Deprecation Notice: The previous fields such as old `left_entity`, `right_entity`, and other fields starting with `left`/`right` have been updated to use `1` and `2` to denote the two atoms forming a bond. The current code still supports the old field names, but they may be deprecated in the future, leaving only the new field names.
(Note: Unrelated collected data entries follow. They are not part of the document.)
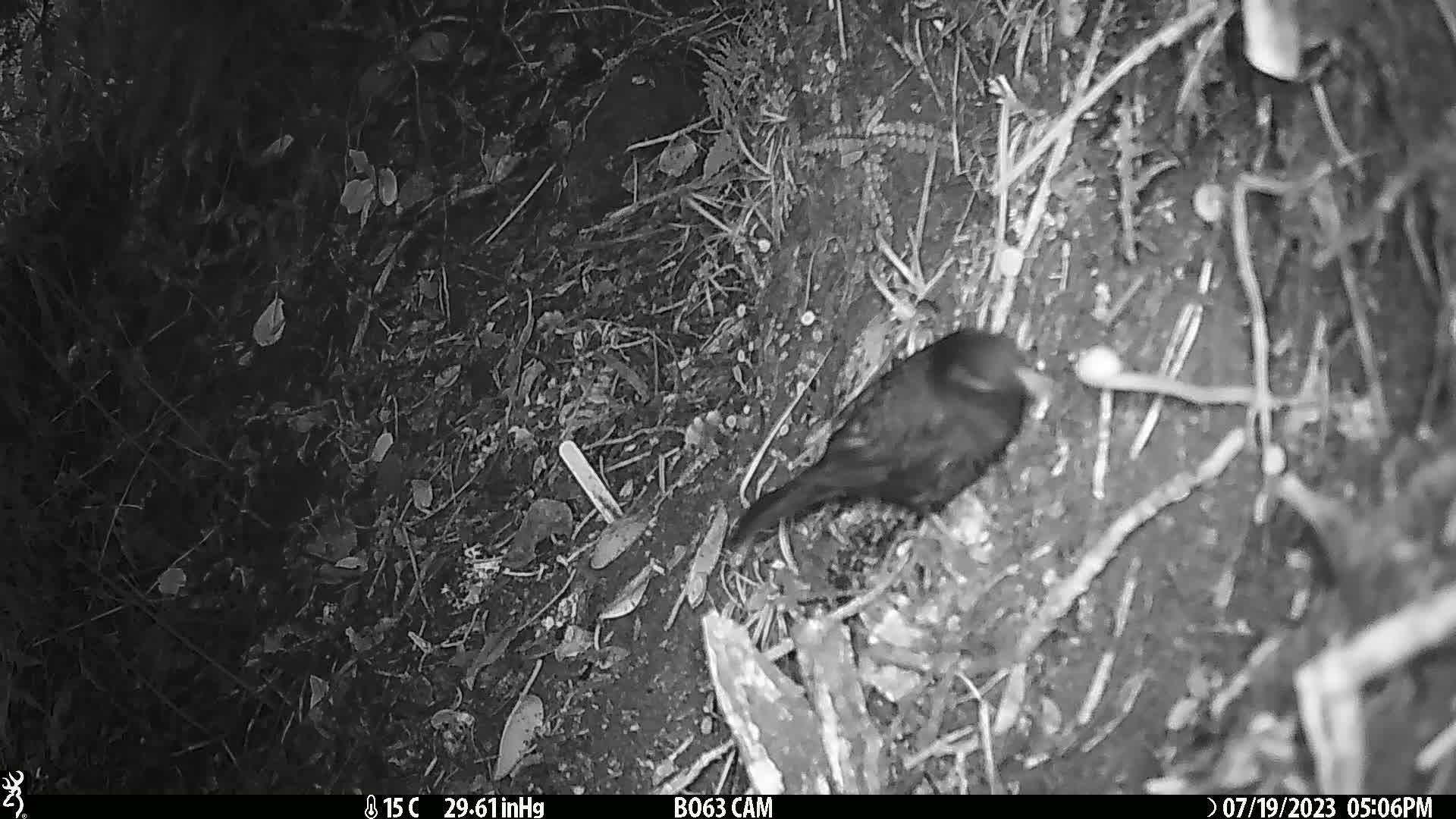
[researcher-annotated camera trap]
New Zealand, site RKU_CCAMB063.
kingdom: Animalia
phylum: Chordata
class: Aves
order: Passeriformes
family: Turdidae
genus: Turdus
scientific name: Turdus merula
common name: eurasian blackbird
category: blackbird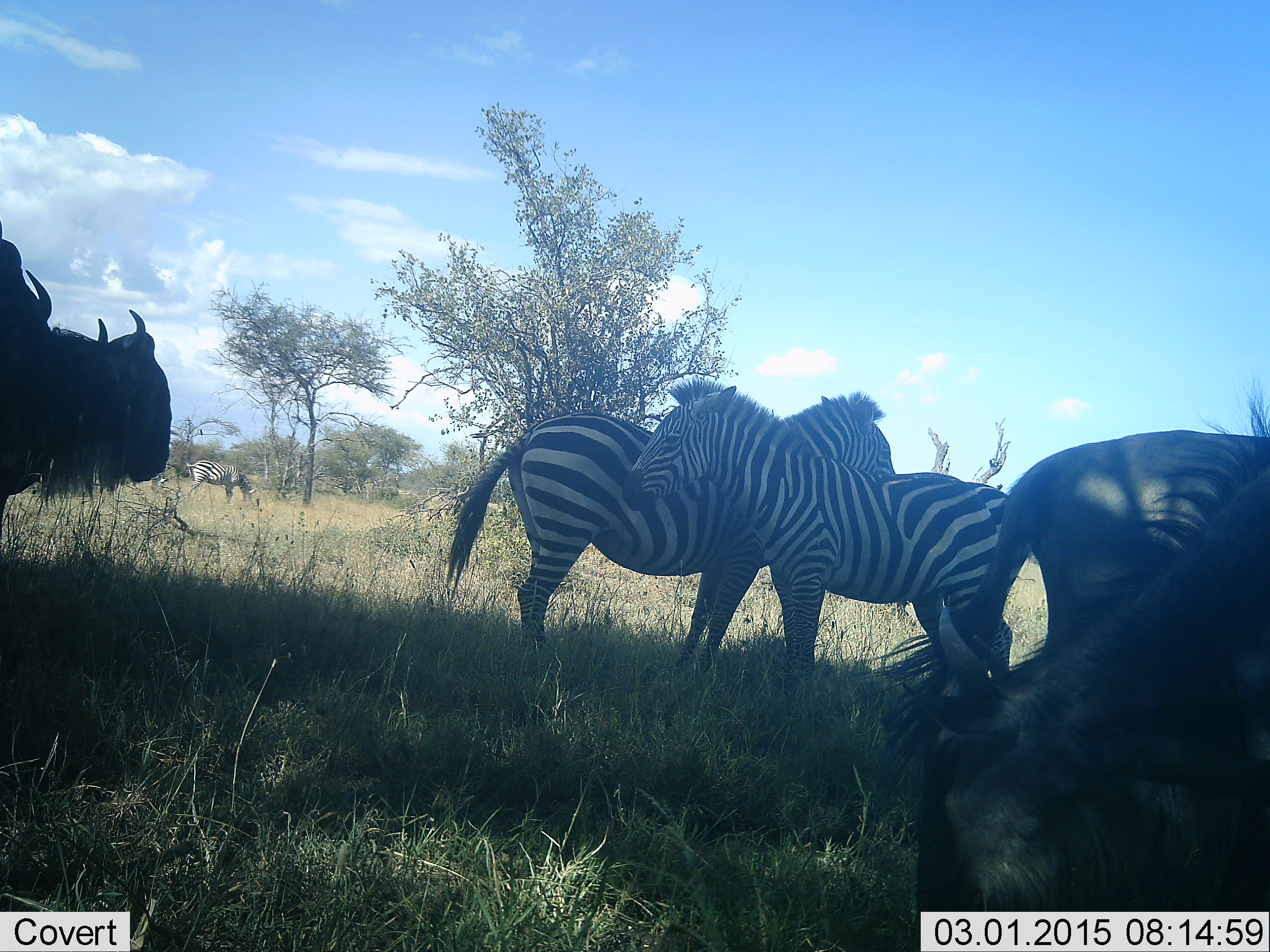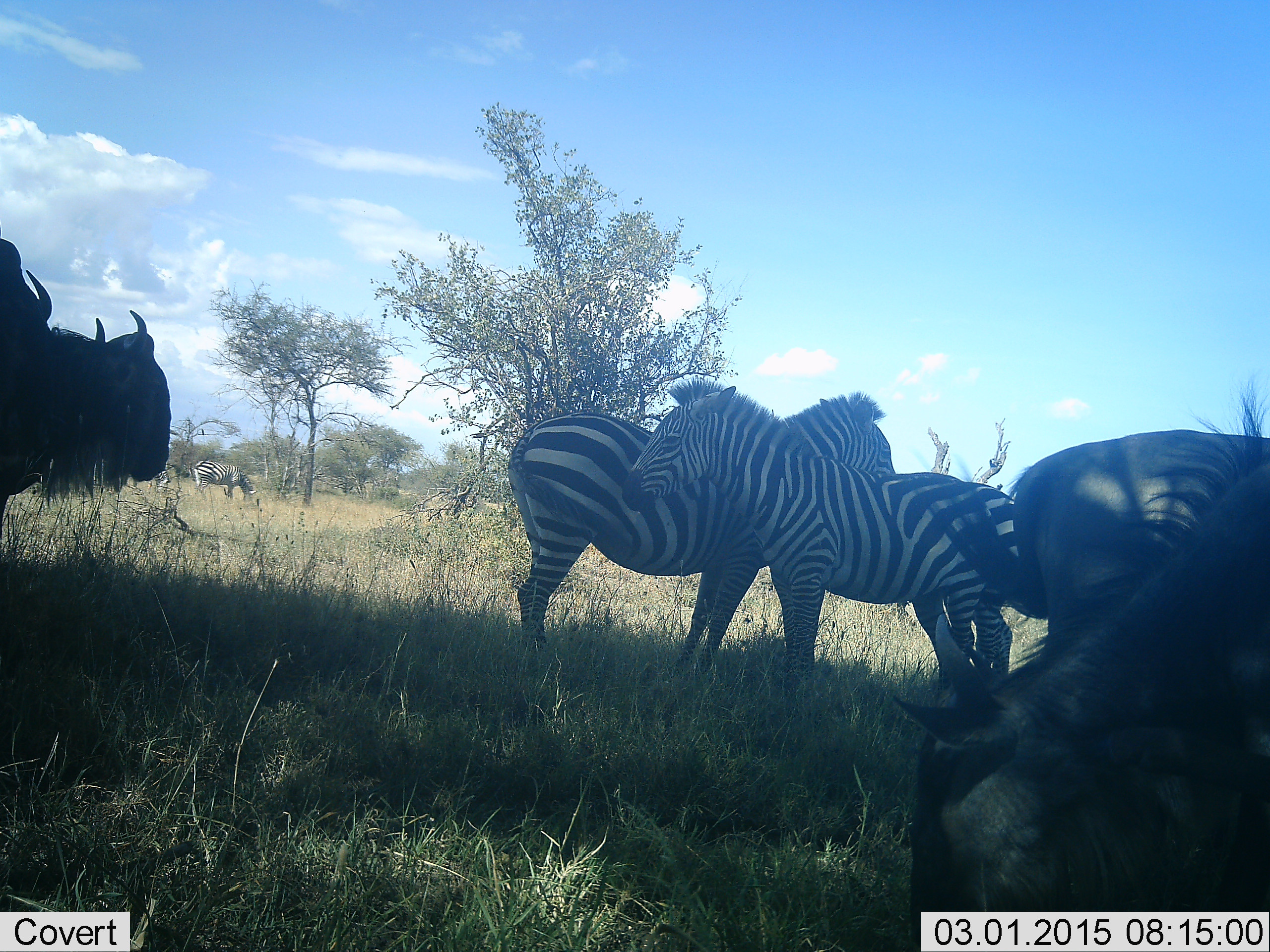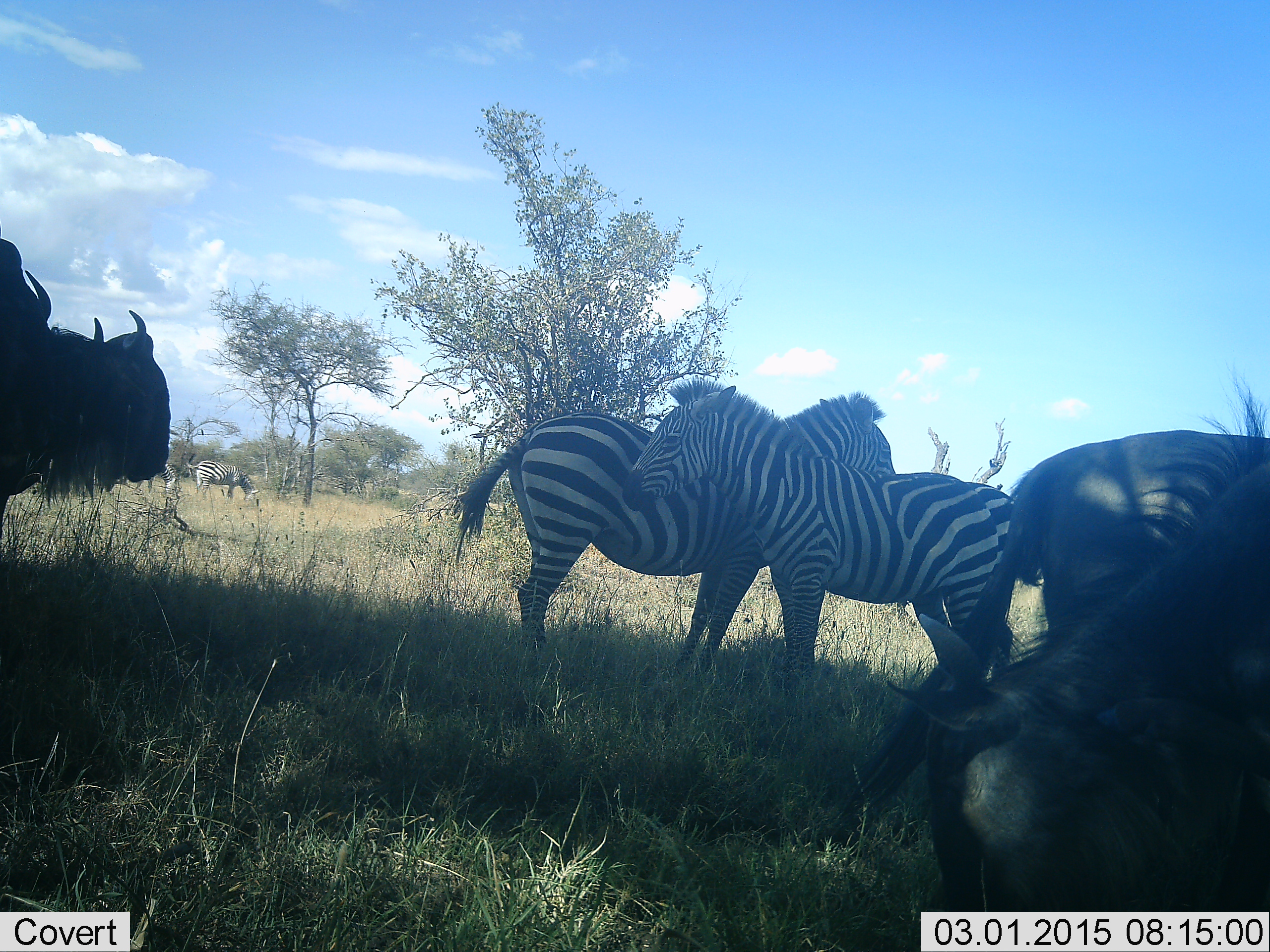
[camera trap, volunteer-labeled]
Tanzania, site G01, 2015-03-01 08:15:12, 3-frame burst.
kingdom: Animalia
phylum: Chordata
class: Mammalia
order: Artiodactyla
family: Bovidae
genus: Connochaetes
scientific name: Connochaetes taurinus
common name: blue wildebeest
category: wildebeest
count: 4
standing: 100%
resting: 0%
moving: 0%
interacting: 0%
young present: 0%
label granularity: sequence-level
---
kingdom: Animalia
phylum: Chordata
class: Mammalia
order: Perissodactyla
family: Equidae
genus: Equus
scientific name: Equus quagga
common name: plains zebra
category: zebra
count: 3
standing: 90%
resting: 10%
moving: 10%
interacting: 10%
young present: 0%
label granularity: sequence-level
### Format of the model output
The outputs will be saved in the directory provided via the `--dump_dir` flag in the inference script. The outputs include the predicted structures in CIF format and the confidence in JSON files. The `--dump_dir` will have the following structure:

```bash
├── <name>/  # specified in the input JSON file
│   ├── <seed>/  # specified via the `--seeds` flag in the inference script
│   │   ├── <name>_<seed>_sample_0.cif
│   │   ├── <name>_<seed>_summary_confidence_sample_0.json
│   │   └──... # the number of samples in each seed is specified via `--sample_diffusion.N_sample ` flag in the inference script
│   └──...
└── ...
```

The contents of each output file are as follows:
- `<name>_<seed>_sample_*.cif` - A CIF format text file containing the predicted structure
- `<name>_<seed>_summary_confidence_sample_*.json` - A JSON format text file containing various confidence scores for assessing the reliability of predictions. Here’s a description of each score:

    - `plddt` - Predicted Local Distance Difference Test (pLDDT) score. Higher values indicate greater confidence.
    - `gpde` - Globl Predicted Distance Error (PDE) score. Lower values indicate greater confidence.
    - `ptm` - Predicted TM-score (pTM). Values closer to 1 indicate greater confidence.
    - `iptm` - Interface Predicted TM-score, used to estimate the accuracy of interfaces between chains. Values closer to 1 indicate greater confidence.
    - `chain_ptm` - pTM score calculated for individual chains with the shape of [N_chains], indicating the reliability of specific chain structure.
    - `chain_pair_iptm`: Pairwise interface pTM scores between chain pairs with the shape of [N_chains, N_chains], indicating the reliability of specific chain-chain interactions.
    - `chain_iptm` - Average ipTM scores for each chain with the shape of [N_chains].
    - `chain_pair_iptm_global` - Averge `chain_iptm` between chain pairs with the shape of [N_chains, N_chains]. For interface containing a small molecule, ion, or bonded ligand chain (named `C*`), this value is equal to the `chain_iptm` value of `C*`. 
    - `chain_plddt` - pLDDT scores calculated for individual chains with the shape of [N_chains].
    - `chain_pair_plddt` - Pairwise pLDDT scores for chain pairs with the shape of [N_chains, N_chains].
    - `has_clash` - Boolean flag indicating if there are steric clashes in the predicted structure.
    - `disorder` - Predicted regions of intrinsic disorder within the protein, highlighting residues that may be flexible or unstructured.
    - `ranking_score` - Predicted confidence score for ranking complexes. Higher values indicate greater confidence.
    - `num_recycles`: Number of recycling steps used during inference.